** START OF Text block **
Since data values are representing a range of values, we may define it as the mean of the range but the problem arises with the last category because it states 20 or more years and we have no information on the upperbound. Another technique would be to one-hot encode which makes a lot of sense but again, we have to keep in mind that we are already dealing with high-dimensional data and adding more dimensions will only make it difficult for us. But, if we observe more keenly, this column appears to have some ordinaliity since we may explicitly define an order as follows:

    1. I do not use machine learning methods
    2. Under 1 year
    3. 1-2 years
    4. 2-3 years
    5. 3-4 years
    6. 4-5 years
    7. 5-10 years
    8. 10-20 years
    9. 20 or more years
    
Thus, we shall be performing one-hot encoding for this column. This will be implemented once we have split our dataset into development and test

In [18]:
#CODE

#from sklearn.preprocessing import OrdinalEncoder

#q15_enc = OrdinalEncoder(categories=['I do not use machine learning methods','Under 1 year','1-2 years','2-3 years','3-4 years','4-5 years', '5-10 years', '10-20 years', '20 or more years'])
#X_dev['q15'] = q15_enc.fit_transform(X_dev['q15'])
#X_test['q15'] = q15_enc.transform(X_test['q15']
** END OF Text block **
** START OF Data listing **
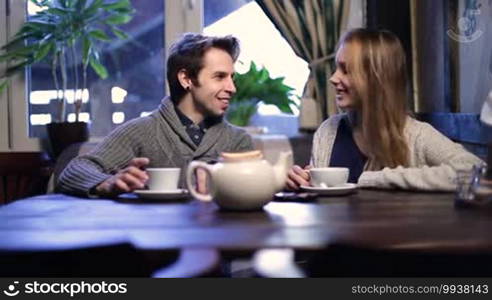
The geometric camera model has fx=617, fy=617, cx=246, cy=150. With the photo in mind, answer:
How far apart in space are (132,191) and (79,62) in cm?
175

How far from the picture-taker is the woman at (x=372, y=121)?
1.72 meters

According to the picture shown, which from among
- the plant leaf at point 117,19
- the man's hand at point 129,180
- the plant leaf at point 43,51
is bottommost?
the man's hand at point 129,180

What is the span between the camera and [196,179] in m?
1.24

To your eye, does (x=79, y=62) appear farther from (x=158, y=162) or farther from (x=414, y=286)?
(x=414, y=286)

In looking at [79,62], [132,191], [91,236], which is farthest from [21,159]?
[91,236]

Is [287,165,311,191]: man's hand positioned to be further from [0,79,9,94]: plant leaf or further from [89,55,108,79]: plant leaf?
[0,79,9,94]: plant leaf

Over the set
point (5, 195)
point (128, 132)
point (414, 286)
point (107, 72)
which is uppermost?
point (107, 72)

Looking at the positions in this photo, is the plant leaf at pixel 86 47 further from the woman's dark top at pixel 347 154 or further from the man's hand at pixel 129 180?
the man's hand at pixel 129 180

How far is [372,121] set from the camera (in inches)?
71.1

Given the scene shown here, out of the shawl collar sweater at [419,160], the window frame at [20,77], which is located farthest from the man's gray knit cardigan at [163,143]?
the window frame at [20,77]

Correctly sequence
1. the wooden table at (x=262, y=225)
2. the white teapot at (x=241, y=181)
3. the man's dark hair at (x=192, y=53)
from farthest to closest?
the man's dark hair at (x=192, y=53) < the white teapot at (x=241, y=181) < the wooden table at (x=262, y=225)

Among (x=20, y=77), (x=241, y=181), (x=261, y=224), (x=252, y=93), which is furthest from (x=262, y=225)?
(x=20, y=77)

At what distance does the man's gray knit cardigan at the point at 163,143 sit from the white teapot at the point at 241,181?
64 centimetres

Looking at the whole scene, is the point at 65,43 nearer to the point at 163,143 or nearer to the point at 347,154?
the point at 163,143
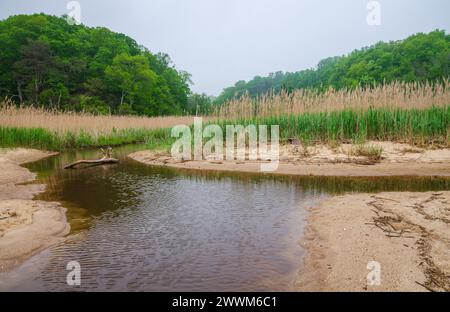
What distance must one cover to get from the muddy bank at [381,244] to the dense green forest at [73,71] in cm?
3197

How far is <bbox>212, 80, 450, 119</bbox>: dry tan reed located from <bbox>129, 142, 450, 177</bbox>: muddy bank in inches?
72.5

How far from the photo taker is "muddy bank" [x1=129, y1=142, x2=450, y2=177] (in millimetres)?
8175

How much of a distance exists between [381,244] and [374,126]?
789 centimetres

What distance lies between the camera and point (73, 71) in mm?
40250

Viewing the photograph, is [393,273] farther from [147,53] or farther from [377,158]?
[147,53]

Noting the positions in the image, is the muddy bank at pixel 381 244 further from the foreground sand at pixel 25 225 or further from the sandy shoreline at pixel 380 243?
the foreground sand at pixel 25 225

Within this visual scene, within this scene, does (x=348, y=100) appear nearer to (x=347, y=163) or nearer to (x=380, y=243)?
(x=347, y=163)

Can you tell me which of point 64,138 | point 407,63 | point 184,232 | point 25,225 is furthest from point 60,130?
point 407,63

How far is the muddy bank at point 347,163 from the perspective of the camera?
26.8 ft

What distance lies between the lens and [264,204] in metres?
5.62

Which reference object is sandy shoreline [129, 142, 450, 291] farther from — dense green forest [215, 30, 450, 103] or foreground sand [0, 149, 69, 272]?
dense green forest [215, 30, 450, 103]

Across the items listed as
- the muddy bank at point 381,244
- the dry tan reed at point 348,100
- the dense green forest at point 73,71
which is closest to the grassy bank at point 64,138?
the dry tan reed at point 348,100
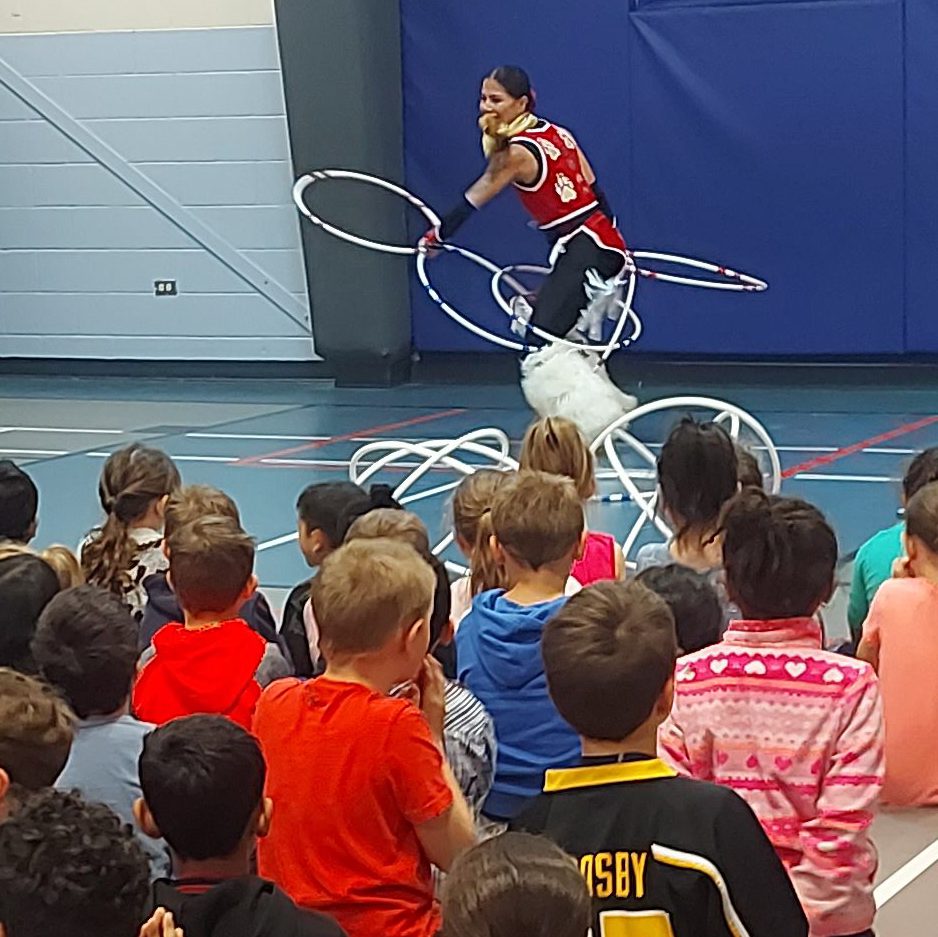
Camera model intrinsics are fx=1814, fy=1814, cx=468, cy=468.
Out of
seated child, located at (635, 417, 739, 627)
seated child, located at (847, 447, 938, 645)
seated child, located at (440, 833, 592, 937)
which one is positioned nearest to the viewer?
seated child, located at (440, 833, 592, 937)

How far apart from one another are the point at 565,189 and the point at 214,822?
7.46 m

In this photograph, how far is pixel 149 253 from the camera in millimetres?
14336

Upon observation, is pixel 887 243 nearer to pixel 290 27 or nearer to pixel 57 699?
pixel 290 27

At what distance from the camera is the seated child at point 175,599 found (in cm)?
419

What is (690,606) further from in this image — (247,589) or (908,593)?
(247,589)

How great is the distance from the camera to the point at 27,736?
8.45 ft

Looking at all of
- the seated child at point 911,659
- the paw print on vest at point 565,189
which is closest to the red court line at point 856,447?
the paw print on vest at point 565,189

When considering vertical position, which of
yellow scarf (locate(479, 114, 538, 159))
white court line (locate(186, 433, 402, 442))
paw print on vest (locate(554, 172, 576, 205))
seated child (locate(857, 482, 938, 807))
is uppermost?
yellow scarf (locate(479, 114, 538, 159))

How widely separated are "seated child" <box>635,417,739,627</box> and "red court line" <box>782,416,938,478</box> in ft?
13.8

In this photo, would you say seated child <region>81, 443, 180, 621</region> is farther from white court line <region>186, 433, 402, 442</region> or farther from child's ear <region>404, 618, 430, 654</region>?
white court line <region>186, 433, 402, 442</region>

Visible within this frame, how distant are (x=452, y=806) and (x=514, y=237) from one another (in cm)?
1055

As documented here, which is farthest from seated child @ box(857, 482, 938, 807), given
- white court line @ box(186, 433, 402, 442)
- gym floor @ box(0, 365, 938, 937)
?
white court line @ box(186, 433, 402, 442)

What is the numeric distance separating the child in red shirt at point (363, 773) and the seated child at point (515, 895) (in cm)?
94

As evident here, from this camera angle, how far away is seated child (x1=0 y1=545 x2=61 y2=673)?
3.65 meters
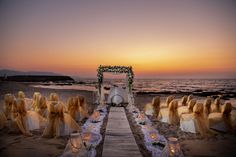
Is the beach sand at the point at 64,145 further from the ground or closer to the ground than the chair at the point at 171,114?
closer to the ground

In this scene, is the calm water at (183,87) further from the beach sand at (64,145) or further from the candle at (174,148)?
the candle at (174,148)

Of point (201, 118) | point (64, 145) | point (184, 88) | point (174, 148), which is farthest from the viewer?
point (184, 88)

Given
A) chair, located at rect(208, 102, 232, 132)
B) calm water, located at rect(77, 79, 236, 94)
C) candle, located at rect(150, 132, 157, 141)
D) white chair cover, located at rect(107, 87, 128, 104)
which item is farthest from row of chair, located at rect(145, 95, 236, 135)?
calm water, located at rect(77, 79, 236, 94)

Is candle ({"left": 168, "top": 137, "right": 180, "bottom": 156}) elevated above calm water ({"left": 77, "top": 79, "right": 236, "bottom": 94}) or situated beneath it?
elevated above

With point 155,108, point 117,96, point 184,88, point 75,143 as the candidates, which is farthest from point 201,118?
point 184,88

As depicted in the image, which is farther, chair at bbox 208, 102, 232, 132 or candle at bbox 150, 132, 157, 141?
chair at bbox 208, 102, 232, 132

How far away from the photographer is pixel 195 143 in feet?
24.9

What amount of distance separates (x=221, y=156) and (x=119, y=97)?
1018 centimetres

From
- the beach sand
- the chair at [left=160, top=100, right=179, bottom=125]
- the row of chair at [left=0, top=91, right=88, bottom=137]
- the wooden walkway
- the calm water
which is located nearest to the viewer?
the wooden walkway

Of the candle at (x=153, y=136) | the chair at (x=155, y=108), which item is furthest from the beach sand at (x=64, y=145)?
the chair at (x=155, y=108)

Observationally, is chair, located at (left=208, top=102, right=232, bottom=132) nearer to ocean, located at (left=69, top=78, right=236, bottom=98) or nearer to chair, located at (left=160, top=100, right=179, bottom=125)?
chair, located at (left=160, top=100, right=179, bottom=125)

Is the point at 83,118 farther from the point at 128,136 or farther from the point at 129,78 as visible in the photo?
the point at 129,78

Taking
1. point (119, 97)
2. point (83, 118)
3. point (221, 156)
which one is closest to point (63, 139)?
point (83, 118)

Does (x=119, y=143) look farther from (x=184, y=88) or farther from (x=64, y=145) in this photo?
(x=184, y=88)
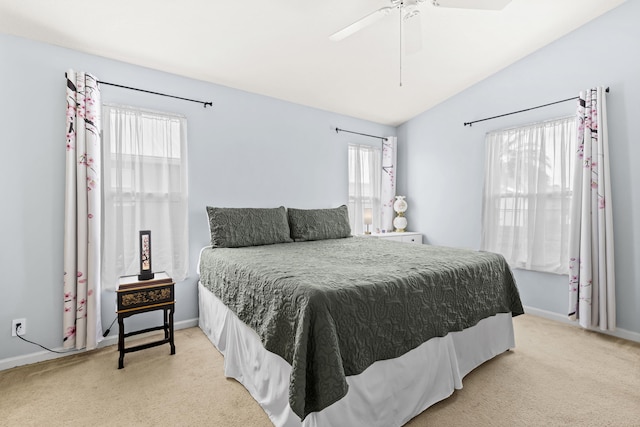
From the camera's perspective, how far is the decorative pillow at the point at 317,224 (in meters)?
3.12

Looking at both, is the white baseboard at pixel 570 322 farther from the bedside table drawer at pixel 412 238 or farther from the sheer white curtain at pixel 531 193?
the bedside table drawer at pixel 412 238

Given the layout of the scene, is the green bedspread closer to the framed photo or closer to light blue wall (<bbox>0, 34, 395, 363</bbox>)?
the framed photo

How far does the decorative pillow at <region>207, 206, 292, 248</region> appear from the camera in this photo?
2662 mm

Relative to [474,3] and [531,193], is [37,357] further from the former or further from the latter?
[531,193]

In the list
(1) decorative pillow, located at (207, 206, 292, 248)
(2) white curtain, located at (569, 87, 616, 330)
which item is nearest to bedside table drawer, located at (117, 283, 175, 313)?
(1) decorative pillow, located at (207, 206, 292, 248)

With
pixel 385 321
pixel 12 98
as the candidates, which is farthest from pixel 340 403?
pixel 12 98

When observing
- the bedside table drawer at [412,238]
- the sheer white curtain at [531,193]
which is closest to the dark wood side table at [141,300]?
the bedside table drawer at [412,238]

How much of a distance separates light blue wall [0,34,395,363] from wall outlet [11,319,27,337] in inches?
1.0

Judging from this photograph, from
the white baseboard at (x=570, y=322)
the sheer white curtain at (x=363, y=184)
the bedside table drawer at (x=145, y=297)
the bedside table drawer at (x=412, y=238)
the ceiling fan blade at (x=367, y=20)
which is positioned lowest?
the white baseboard at (x=570, y=322)

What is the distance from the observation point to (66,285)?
221 cm

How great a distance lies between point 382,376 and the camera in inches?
56.8

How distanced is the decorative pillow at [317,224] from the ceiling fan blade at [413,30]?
178cm

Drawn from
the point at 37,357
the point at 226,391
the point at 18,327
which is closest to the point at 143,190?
the point at 18,327

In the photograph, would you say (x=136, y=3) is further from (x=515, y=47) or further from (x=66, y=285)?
(x=515, y=47)
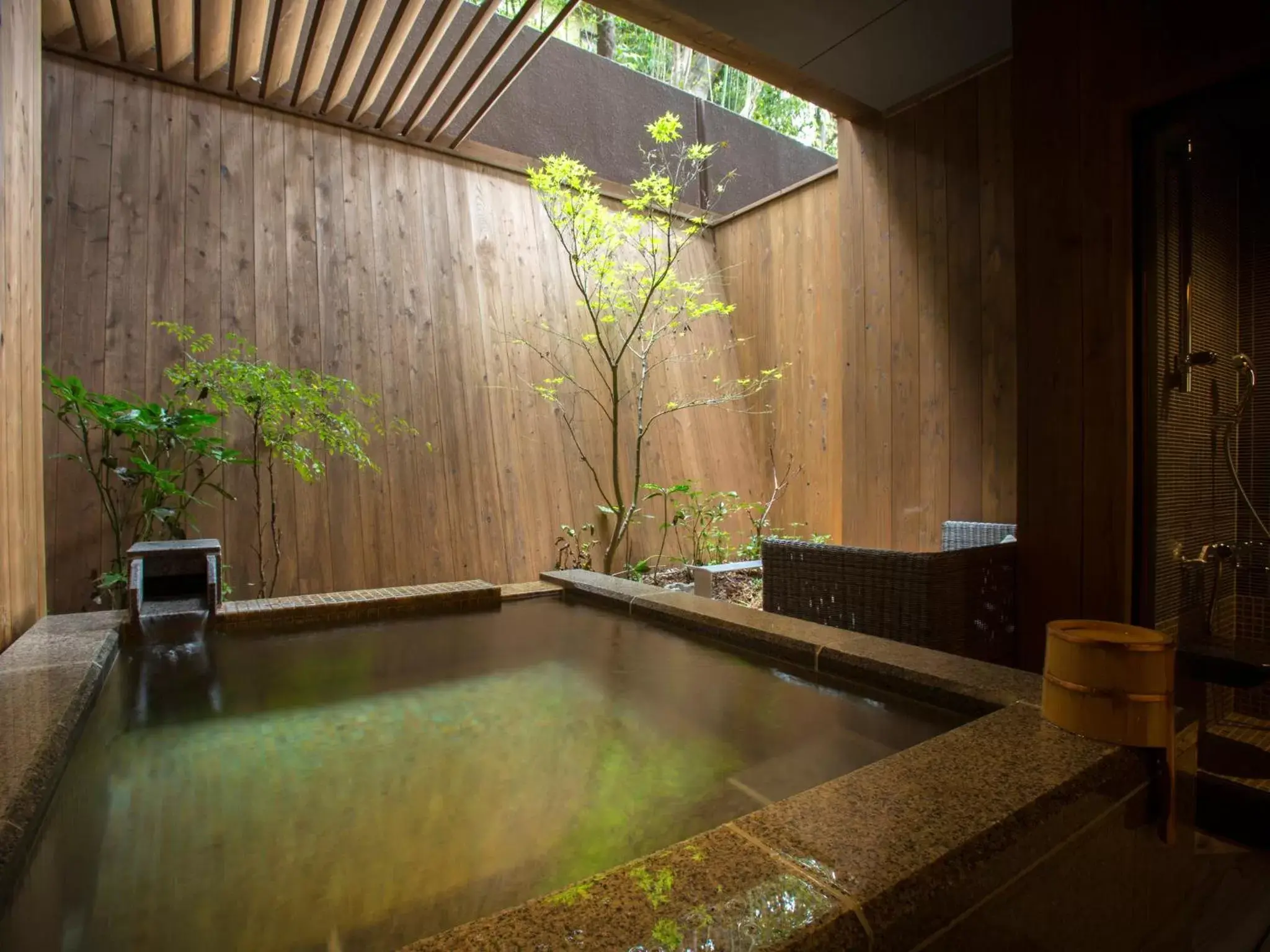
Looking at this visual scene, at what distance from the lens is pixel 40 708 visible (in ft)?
4.19

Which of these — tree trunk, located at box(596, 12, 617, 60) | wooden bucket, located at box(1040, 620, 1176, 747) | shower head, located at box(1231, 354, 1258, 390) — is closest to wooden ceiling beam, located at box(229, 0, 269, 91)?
wooden bucket, located at box(1040, 620, 1176, 747)

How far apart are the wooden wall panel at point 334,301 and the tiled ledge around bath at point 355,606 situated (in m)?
1.34

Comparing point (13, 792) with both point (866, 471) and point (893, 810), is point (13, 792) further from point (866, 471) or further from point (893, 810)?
point (866, 471)

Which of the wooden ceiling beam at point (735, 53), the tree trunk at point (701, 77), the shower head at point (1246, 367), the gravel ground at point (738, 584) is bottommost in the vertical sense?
the gravel ground at point (738, 584)

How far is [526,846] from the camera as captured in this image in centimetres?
105

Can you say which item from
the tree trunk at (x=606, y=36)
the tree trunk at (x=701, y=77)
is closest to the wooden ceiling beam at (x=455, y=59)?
the tree trunk at (x=606, y=36)

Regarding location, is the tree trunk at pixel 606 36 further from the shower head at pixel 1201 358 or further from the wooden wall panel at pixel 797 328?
the shower head at pixel 1201 358

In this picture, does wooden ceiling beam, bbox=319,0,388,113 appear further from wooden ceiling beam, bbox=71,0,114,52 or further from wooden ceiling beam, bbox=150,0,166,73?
wooden ceiling beam, bbox=71,0,114,52

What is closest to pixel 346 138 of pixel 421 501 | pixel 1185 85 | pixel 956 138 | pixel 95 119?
** END OF Data listing **
#### Written instruction 1
From the encoding excerpt, pull out the passage that starts at "Thus, we shall" and ends at "or more years'])", word for word.
#### Written instruction 2
Condense the paragraph of the encoding excerpt that opens with "Since data values are representing a range of values" into a shorter version that keeps its main facts.

#### Correct answer 1
Thus, we shall be performing one-hot encoding for this column. This will be implemented once we have split our dataset into development and test

In [18]:
#CODE

#from sklearn.preprocessing import OrdinalEncoder

#q15_enc = OrdinalEncoder(categories=['I do not use machine learning methods','Under 1 year','1-2 years','2-3 years','3-4 years','4-5 years', '5-10 years', '10-20 years', '20 or more years'])

#### Correct answer 2
Each value stands for a range, so it could be replaced by that range's mean. The last category, "20 or more years," has no known upper bound, though. One-hot encoding makes sense, but the data is already high-dimensional, and more dimensions would only make it harder to work with. On closer look, the column seems ordinal, because an explicit order can be defined for its categories.